As nossas noites, minhas e de um ou de outra, hão-de ser as do tudo é possível. Nos dias em que tremia com a possibilidade de um beijo, a noite era o meu território. Nem as tardes de sábado, nem o escuro das danças, mas a noite que vinha mal os olhares trocados cobriam o Sol era o palco do meu teatro. Eu que não danço dançava, e a minha conversa interpretava, como ainda hoje, o tonto bailado de uma história sem nexo.
Como se falasse de sexo, os projectos mais doidos, a crença numa maneira de escrever ou num logotipo de revista aconteciam em plena noite, jamais turvada pela lúcida liquidez da distância que tínhamos de andar ou do álcool que bebíamos. Pouco importava se era numa cave solar ou no fazer de caminhos sobre a mais alta colina de Lisboa, querer andava misturado com o fazer e por isso as longuiiiiiiiiiíssimas noites eram iluminadas pelo mais inesperado dos sons ou das imagens ou das palavras.
A noite dentro do trabalho por acabar, do escrever à mão, do bater à máquina, do passar ao computador há-de ser sempre a noite, ainda que o Sol ilumine de vermelho cada uma das telhas vermelho tijolo. Só a ausência de luz permite a solidão que origina a criação. E a preguiça, pois a noite é todas as noites inutilidade, ronha e desperdício, senão mesmo crime. Para que serve o sono senão para dar à alma uma oportunidade de preguiça? O descanso é a miséria do futuro, mas o trabalho é a ocupação dos tristes. O sono é uma derrota. De olhos abertos, quando os outros dormem é a máxima para os que, mesmo quando os candeeiros se apagam, lhe bastam os mínimos para se conduzirem pelas ruelas obscuras.
As confissões mais lamechas e tontas, as lágrimas mais sentidas são vertidas no coração da noite. Nessa altura, e só nessa, músculos como o coração se sabem soltar e exercitar. Somos mais fortes durante a noite, mas também somos mais nós. É por isso que choramos, quando a amizade nos fere ou quando a surpresa nos dá nós.

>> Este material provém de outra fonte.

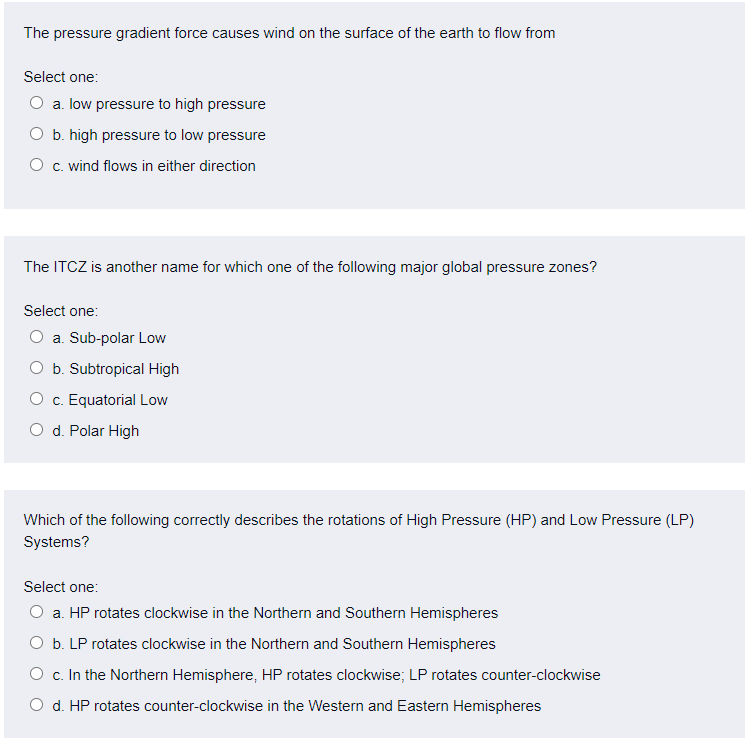 The pressure gradient force causes wind on the surface of the earth to flow from

Select one:
a. low pressure to high pressure
b. high pressure to low pressure
c. wind flows in either direction

The ITCZ is another name for which one of the following major global pressure zones?

Select one:
a. Sub-polar Low
b. Subtropical High
c. Equatorial Low
d. Polar High

Which of the following correctly describes the rotations of High Pressure (HP) and Low Pressure (LP) Systems?

Select one:
a. HP rotates clockwise in the Northern and Southern Hemispheres
b. LP rotates clockwise in the Northern and Southern Hemispheres
c. In the Northern Hemisphere, HP rotates clockwise; LP rotates counter-clockwise
d. HP rotates counter-clockwise in the Western and Eastern Hemispheres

A vida sabe ser um enjoo e daí que os vómitos mais fundos, mas também os mais fecundos, sobre a humana condição, surjam nas navegações noctívagas. A sensação amarga de nos cuspirmos é uma metáfora do desejo. É tanta a vontade de abandonarmos o navio-corpo ou a viagem-vida que nos surpreendemos com a energia do rasgo, com a força que parece vir do nosso centro mais profundo, mas que é só estômago. A digestão dos dias também parece arrotar nos sonhos, mal a luz se ausenta para parte certa.
Por tudo isto, e mais alguma coisa, a noite é, como só no feminino, a suprema surpresa do amor, o sopro perfumado da inspiração, a mais fina concentração, a mais impossível das possibilidades. Por tudo isto vos digo que a noite está em vias de extinção, agora que ela chega de mansinho.